Samosa Hash
Samosa hash
4 chopped, boiled potatoes
1/2 white onion, chopped
1 cup carrots, chopped
1 cup frozen (or fresh) peas
1 recipe silken tofu scramble (recipe follows)
1 tablespoon curry powder
1 tablespoon garlic powder
1/2 tablespoon turmeric
1 teaspoon red pepper flakes
salt and pepper to taste
Silken tofu scramble
6 ounces Mori Nu silken tofu, patted dry and chopped
garlic powder, turmeric, curry powder, nutritional yeast, salt and pepper, to taste
1. For scramble, take a fork and mash away at the tofu. (I like little to no chunks, but leave it as chunky as you want.) Add the scramble seasonings, and mash again, or toss around if you want to keep it chunky.
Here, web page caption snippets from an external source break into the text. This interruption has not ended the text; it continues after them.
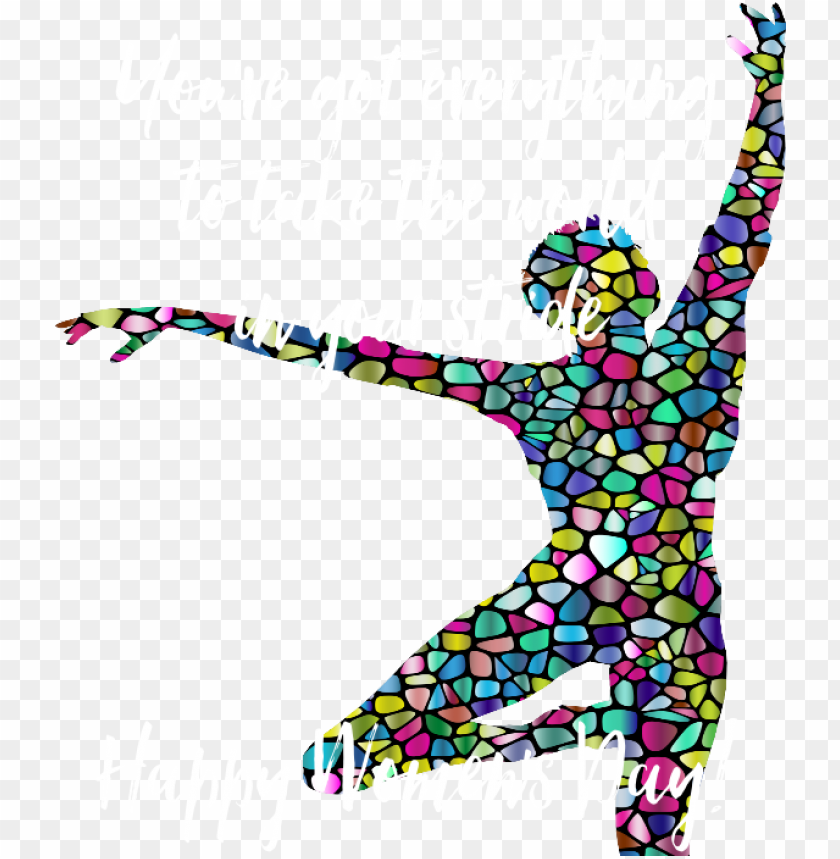 free PNG you've got everything to take the world in your stride PNG image with transparent background PNG images transparent
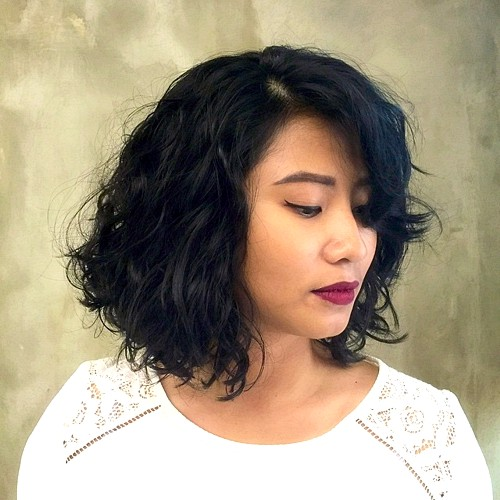 Admirable 40 Gorgeous Perms Looks Say Hello To Your Future Curls Hairstyle Inspiration Daily Dogsangcom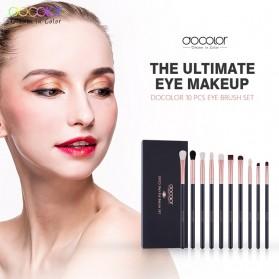 Docolor Brush Make Up 10 Set - DC1002 - Black - 2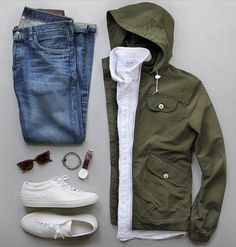Olive, Denim, Sneakers, White Shirt #minimal ##menswear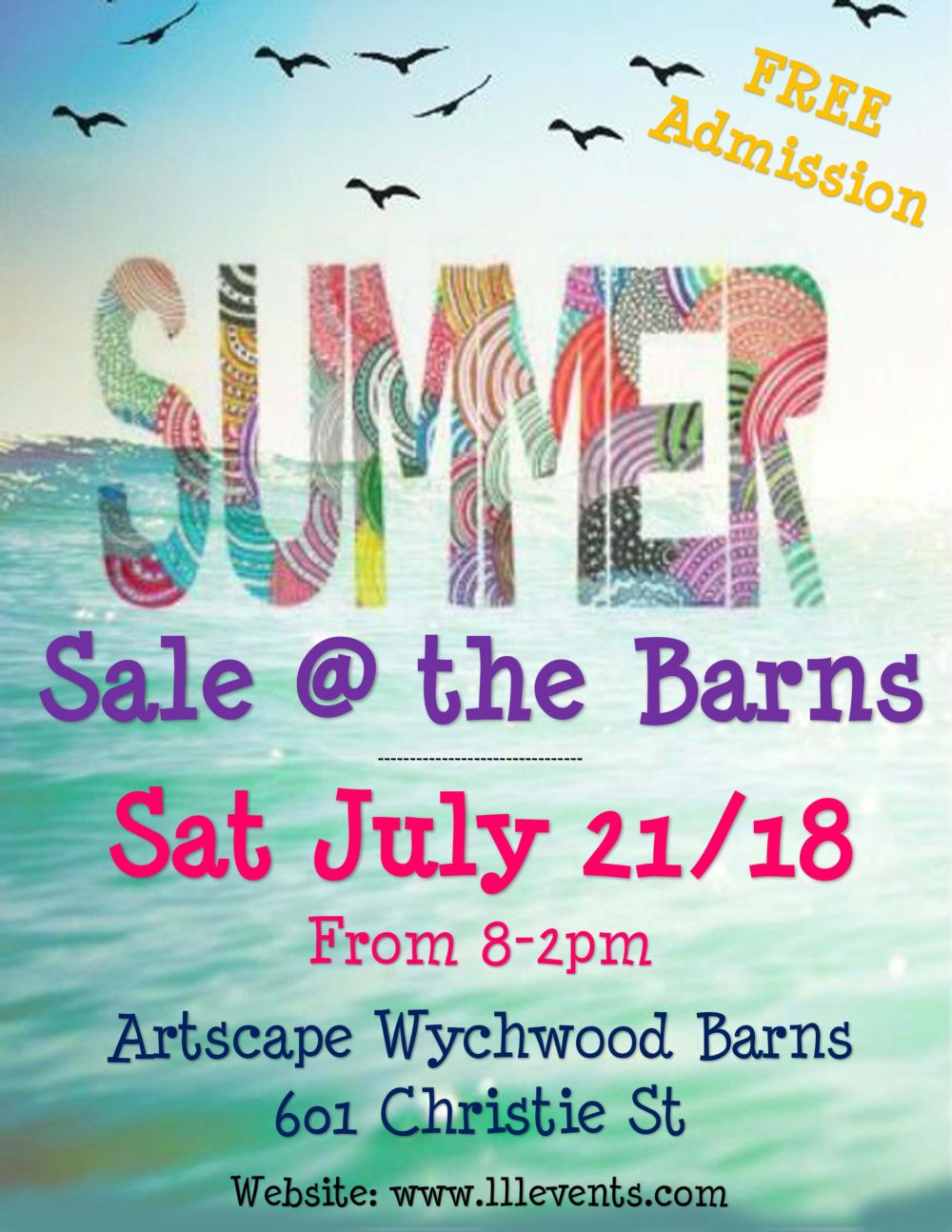 35.-SUMMER-SALE-@-THE-BARNS-flyer-page-0-e1530718938548.jpg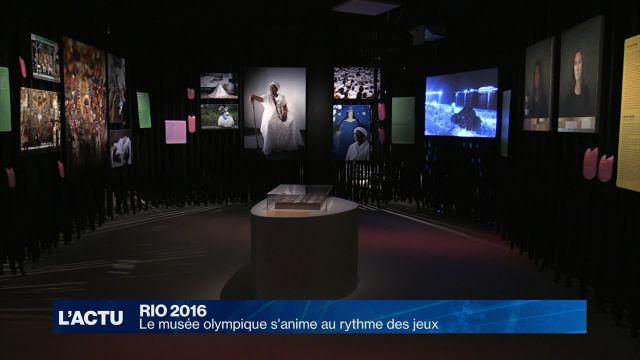 Le musée olympique s'anime au rythme des jeux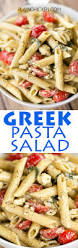 greek pasta salad seriously the best i could make a meal out of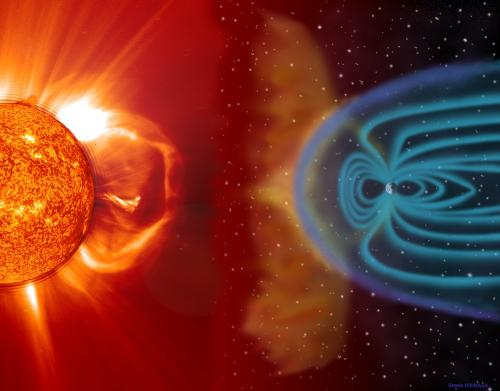 Solar wind and magnetosphere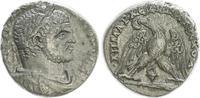 Provinzialprägung - Billon Tetradrachme 213-217 Antike / Römische Kaise... 145,00 EUR  +  7,50 EUR shipping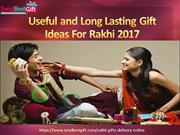 Send Unique Rakhi Gifts Online with Same Day Delivery in India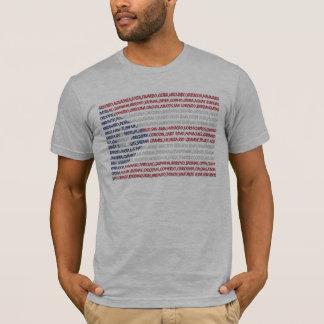 Towns of PuertoRico T-Shirt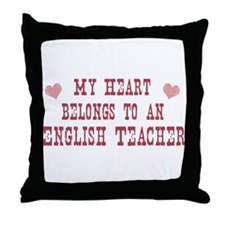 Belongs to English Teacher Throw Pillow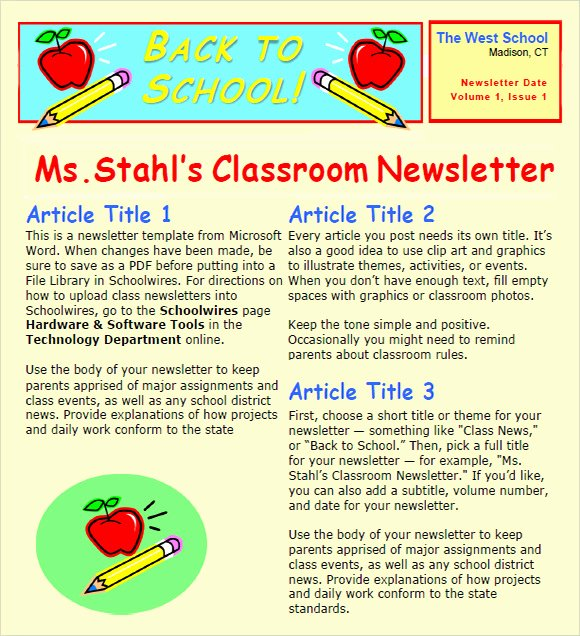 Newsletter Templates for Google Docs Beautiful Sample Classroom Newsletter 5 Documemts In Pdf Word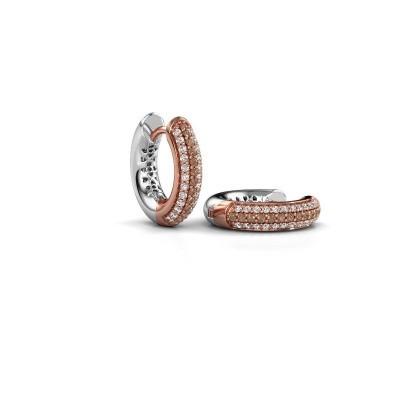 Foto van Creolen Tristan B 14 mm 585 rosé goud bruine diamant 0.322 crt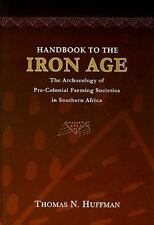 Handbook to the Iron Age: The Archaeology of Pre-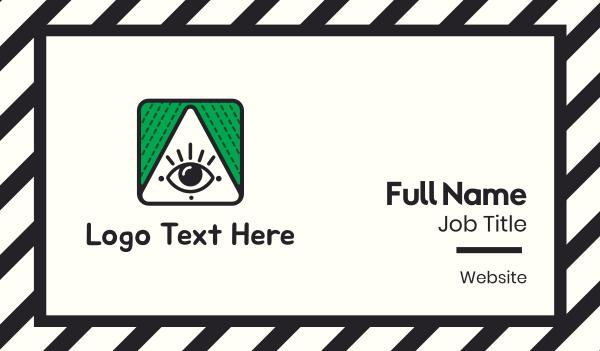 eyelashes - Triangle & Eye Business card horizontal design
2. Transfer to a heated skillet and scramble around until nice and yellow and warm. Remove when they reach your preferred level of done-ness. Set aside.
3. In a separate large cast iron skillet, saute your onions. When they have browned, add all of your chopped veggies, starting with the peas. Add some water to saute. Add your samosa hash spices and more water if needed.
4. Cook until everything is warmed through and starting to get soft. Add in your tofu. Warm through if desired.
This is probably not reminicent of a samosa at all but what the heck. It tasted good
Source of recipe: Just made this up one night
SO HOW'D IT GO?
This was very yummy. I added more seasonings (more curry and some cumin) to make it taste a bit brighter and topped it with fresh cilantro. Great idea!